13. Save this .cer file in any location, such as c:\ashcert

Click to view.

14. Click Next.

Click to view.

15. Click Next again.

Click to view.

16. Click OK.

Click to view.

17. Get the nss3.9 tool. This is a Mozilla tool with various certificate-related tools, including certutil.exe. At this point, the client still does not have any Certificate Store, so you need to create the cert8.db. To do this,

a. Create a folder on the C: drive, such as c:\ashishcert\
b. Run "certutil -N -d c:\ashishcert" This command will create 3 files: cert8.db, key3.db, and secmod.db, inside the folder you specified (c:\ashishcert).

Click to view.

Now the certificate store is created.

18. Put the cert185.cer certificate into the cert8.db using the following command:

certutil -A -n <AnyNameForCert> -t "p,p,p" -i <.cer file with path> -d <Directory of cert8.db>

19. To verify that the certificate has been added properly, use the following command:

certutil -L -d  

Thats it! Now you can use this cert8.db file to bind to eDirectory over SSL. To use another client as a Load Generators, copy this cert8.db file to the other client machine in the same folder (c:\ashishcert). The bind also will happen successfully from other clients.

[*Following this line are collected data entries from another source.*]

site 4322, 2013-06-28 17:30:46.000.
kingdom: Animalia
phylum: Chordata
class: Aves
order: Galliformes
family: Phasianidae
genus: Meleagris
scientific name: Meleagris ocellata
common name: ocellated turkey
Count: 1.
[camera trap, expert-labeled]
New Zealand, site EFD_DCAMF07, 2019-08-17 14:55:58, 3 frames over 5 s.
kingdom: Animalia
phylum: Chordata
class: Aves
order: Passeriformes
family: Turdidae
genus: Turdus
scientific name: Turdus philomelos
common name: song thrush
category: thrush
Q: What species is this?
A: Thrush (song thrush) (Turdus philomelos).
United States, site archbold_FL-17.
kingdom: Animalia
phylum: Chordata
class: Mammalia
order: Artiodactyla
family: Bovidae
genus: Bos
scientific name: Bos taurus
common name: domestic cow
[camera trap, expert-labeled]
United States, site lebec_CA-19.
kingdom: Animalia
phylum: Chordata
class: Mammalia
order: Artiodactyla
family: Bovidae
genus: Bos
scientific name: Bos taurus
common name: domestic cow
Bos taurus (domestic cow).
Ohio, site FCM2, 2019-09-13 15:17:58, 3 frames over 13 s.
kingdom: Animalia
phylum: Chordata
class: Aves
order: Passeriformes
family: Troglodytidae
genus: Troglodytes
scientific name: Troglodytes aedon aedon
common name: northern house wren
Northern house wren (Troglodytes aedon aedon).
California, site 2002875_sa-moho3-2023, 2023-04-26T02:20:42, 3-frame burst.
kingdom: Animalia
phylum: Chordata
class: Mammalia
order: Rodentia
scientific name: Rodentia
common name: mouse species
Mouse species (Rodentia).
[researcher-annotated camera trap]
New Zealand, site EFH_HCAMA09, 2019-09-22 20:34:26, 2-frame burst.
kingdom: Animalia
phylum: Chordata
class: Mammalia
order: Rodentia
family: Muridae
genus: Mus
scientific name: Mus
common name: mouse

Connecting to eDirectory using Load Runner LDAP APIs

In order to connect to eDirectory using the LDAP APIs of LoadRunner, use this command:

 mldap_logon("Admin Bind Using SSL", bindcontext, "SslCertDir=C:\\ashishcert", LAST) 

Note: You should use a double slash (\\) for directories; otherwise, you may get errors.

Disclaimer: As with everything else at Cool Solutions, this content is definitely not supported by Novell (so don't even think of calling Support if you try something and it blows up).

It was contributed by a community member and is published "as is." It seems to have worked for at least one person, and might work for you. But please be sure to test, test, test before you do anything drastic with it.